Based on our clinical experience, gay gender thus allows us to distinguish what in gay identity is not content to give a visible representation to the subject’s identifications, but also gives form to the less visible, unconscious, and yet determining elements of psychic life. “Undoing the gay,” as others have “undone gender,” can be a way of translating the clinical option we propose in the face of this phenomenon. This is, moreover, what those who come to consult implicitly ask for, such as Pierre: “I don’t understand, I have a top job, I go out in the scene, I’m comfortable with my homosexuality, I have no difficulties in sexual practices, I fuck who I want when I want, I came to live in Paris for that, I have everything I wanted to have, everything I needed to be gay. And now, nothing is right anymore, I’m HIV-positive, which is almost ‘normal’ for a gay man, and I’m injecting drugs, no one wants to have sex with me normally anymore and neither do I for that matter, I’m exhausted, what did I do all this for?” How can we not follow and extend this questioning by turning its content around to open the questioning of this construction of gay identity itself in the light of gender?

IDENTITY ADVENT AND COMMUNITY PERIL

 

We are tempted to question “gay” with Pat Califia, who said as early as 1983: “[…] within the [gay] movement, people insist on a form of purity that has little to do with tenderness, sexual desire, or even political commitment. Being gay becomes a state of sexual grace, comparable to virginity. Fanatical proselytizing in favor of one hundred percent […] gay behavior often makes me think of a superstitious fear of contamination or pollution” (Califia, 1983, p. 71-82). At the time Califia gave this lecture, the AIDS epidemic was only beginning; it had not yet marked the homosexual community, which had just begun to

flourish in the open under its “gAy” banner (an acronym for Good as you) which had become its identity spearhead. Rereading these sentences today, in the era of slam and the elements we have just covered, is troubling.
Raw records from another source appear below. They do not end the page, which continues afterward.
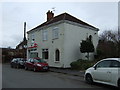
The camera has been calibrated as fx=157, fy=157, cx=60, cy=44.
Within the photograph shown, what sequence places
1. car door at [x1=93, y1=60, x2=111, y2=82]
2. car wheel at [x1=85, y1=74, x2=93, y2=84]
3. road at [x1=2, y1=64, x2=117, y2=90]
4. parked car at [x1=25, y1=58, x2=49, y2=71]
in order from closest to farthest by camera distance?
1. car door at [x1=93, y1=60, x2=111, y2=82]
2. road at [x1=2, y1=64, x2=117, y2=90]
3. car wheel at [x1=85, y1=74, x2=93, y2=84]
4. parked car at [x1=25, y1=58, x2=49, y2=71]

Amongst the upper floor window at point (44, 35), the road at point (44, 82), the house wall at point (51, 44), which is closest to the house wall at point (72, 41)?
the house wall at point (51, 44)

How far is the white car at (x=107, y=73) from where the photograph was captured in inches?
308

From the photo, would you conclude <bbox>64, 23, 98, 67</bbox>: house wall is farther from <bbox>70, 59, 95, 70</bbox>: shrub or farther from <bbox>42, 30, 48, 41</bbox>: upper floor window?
<bbox>42, 30, 48, 41</bbox>: upper floor window

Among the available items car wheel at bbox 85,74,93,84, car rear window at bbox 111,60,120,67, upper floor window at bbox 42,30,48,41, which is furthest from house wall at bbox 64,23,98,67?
car rear window at bbox 111,60,120,67

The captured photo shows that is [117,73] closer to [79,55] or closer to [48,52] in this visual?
[79,55]

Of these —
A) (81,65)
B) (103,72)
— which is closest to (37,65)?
(81,65)

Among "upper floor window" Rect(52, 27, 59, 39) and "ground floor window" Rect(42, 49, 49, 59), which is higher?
"upper floor window" Rect(52, 27, 59, 39)

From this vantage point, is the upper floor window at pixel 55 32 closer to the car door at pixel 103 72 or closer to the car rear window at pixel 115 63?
the car door at pixel 103 72

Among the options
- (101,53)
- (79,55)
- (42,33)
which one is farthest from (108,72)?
(42,33)

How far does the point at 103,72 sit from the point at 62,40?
1185cm

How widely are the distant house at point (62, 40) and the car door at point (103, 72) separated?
1056 cm

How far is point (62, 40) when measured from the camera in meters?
20.1

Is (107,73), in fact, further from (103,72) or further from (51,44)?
(51,44)

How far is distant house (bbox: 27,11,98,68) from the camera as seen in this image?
1998 centimetres
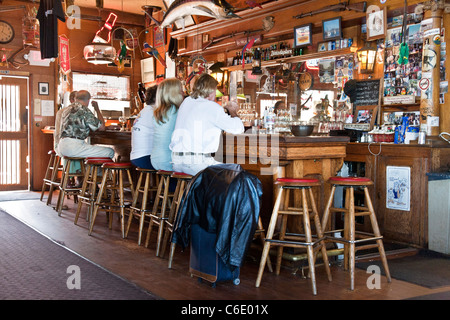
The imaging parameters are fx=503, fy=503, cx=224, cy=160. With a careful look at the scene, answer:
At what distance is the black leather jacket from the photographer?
3445mm

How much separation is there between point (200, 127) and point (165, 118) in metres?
0.87

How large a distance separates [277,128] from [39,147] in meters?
6.45

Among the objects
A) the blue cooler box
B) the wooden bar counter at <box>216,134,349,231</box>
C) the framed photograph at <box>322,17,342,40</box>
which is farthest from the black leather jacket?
the framed photograph at <box>322,17,342,40</box>

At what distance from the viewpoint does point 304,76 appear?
7.22 m

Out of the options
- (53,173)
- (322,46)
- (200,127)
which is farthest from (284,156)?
(53,173)

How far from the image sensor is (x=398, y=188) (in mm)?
5129

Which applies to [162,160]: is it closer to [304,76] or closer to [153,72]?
[304,76]

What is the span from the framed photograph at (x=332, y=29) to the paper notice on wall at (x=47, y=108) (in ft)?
19.3

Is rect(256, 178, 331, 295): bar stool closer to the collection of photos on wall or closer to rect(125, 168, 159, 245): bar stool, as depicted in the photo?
rect(125, 168, 159, 245): bar stool

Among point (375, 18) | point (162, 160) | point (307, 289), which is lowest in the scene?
point (307, 289)

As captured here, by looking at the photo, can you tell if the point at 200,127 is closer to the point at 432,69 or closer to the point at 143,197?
the point at 143,197

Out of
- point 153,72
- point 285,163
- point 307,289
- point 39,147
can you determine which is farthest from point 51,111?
point 307,289

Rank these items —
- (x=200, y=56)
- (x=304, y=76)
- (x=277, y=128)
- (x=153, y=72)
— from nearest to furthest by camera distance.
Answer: (x=277, y=128) < (x=304, y=76) < (x=200, y=56) < (x=153, y=72)

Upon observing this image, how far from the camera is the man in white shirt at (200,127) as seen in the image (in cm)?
411
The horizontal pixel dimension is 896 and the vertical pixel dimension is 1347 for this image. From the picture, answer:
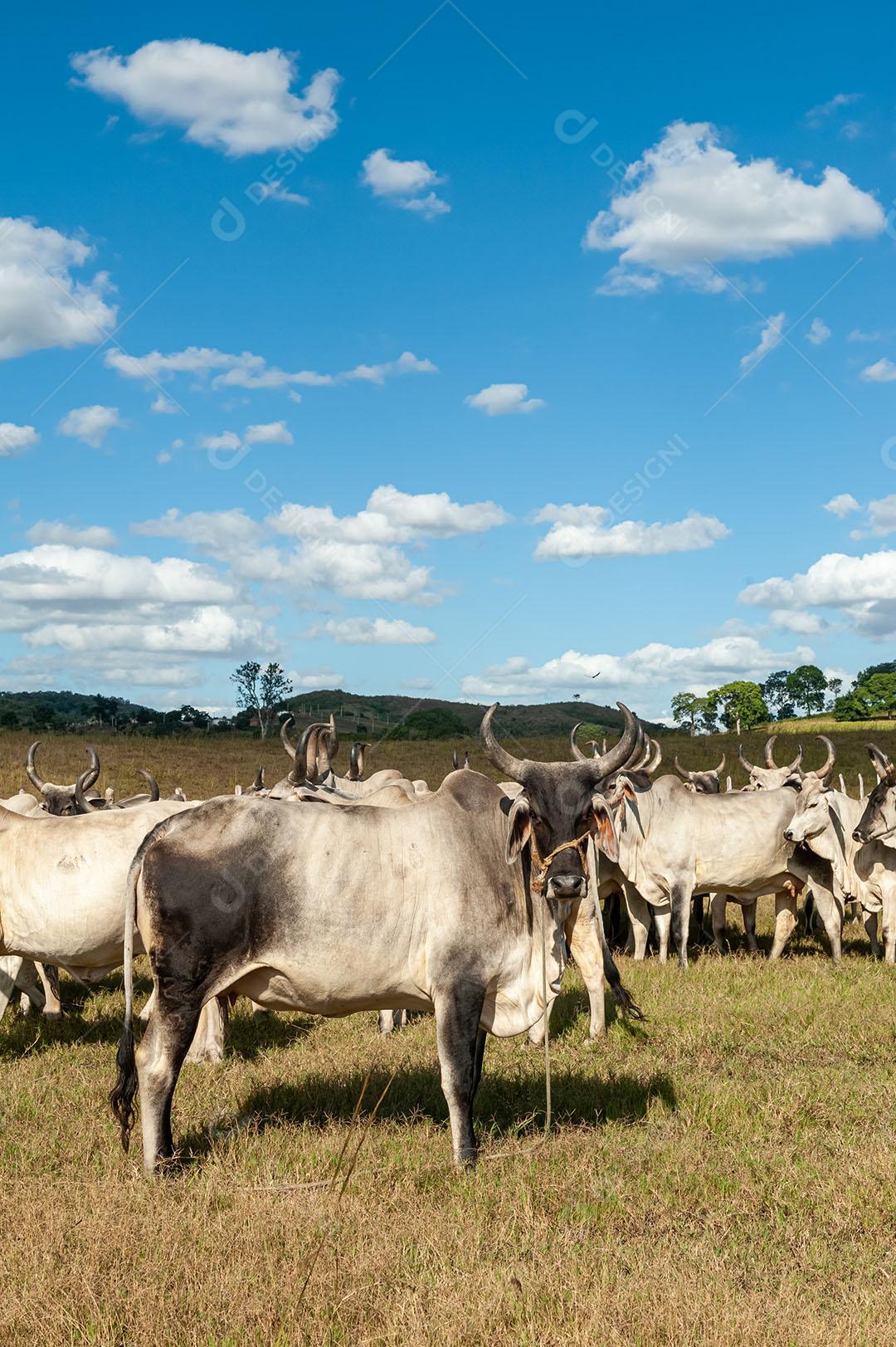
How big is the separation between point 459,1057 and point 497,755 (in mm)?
1853

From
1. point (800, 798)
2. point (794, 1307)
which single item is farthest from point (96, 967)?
point (800, 798)

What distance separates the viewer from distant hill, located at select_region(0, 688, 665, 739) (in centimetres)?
6631

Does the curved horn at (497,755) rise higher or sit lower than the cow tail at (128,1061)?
higher

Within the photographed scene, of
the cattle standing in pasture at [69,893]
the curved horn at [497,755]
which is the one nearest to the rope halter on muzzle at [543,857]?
the curved horn at [497,755]

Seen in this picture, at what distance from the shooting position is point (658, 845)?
45.9ft

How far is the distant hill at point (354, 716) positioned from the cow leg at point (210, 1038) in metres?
43.6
It seems that something obscure has been maintained in the foundations of the performance on which gay identity relied to establish itself, aided by AIDS, which did not remain foreign to it as it even seems to have introduced itself where a place was waiting for it.

The “purity” Califia speaks of brings to mind essentialism, that is, a “nature” of man or woman, for example. It also makes us think of the identity imperative that weighs on women and that feminists can sometimes assert, as Joan W. Scott deplores (Scott, 2011, p. 45-67). Indeed, the figures championed by a movement of recognition and identity affirmation—women or gay men, for example—sometimes harbor imaginary and unconscious constructions that weigh heavily on the freedom of individuals seeking to identify, tempted to commit to them to guarantee their fulfillment or survival, sometimes at the risk of ultimately compromising them. The identities “woman” and “gay” are integrated into discourses and circulate in such a way that they are no longer discussed. These identities must therefore, as Scott indicates to us regarding the

“woman” identity and which can be applied to the “gay” identity, be the subject of a meticulous, historical, and phantasmatic deconstruction to release the unconscious and sometimes deleterious stakes that these hoped-for emancipatory figures hide at their heart. This deconstruction can be carried out on the model of the deconstruction of gender.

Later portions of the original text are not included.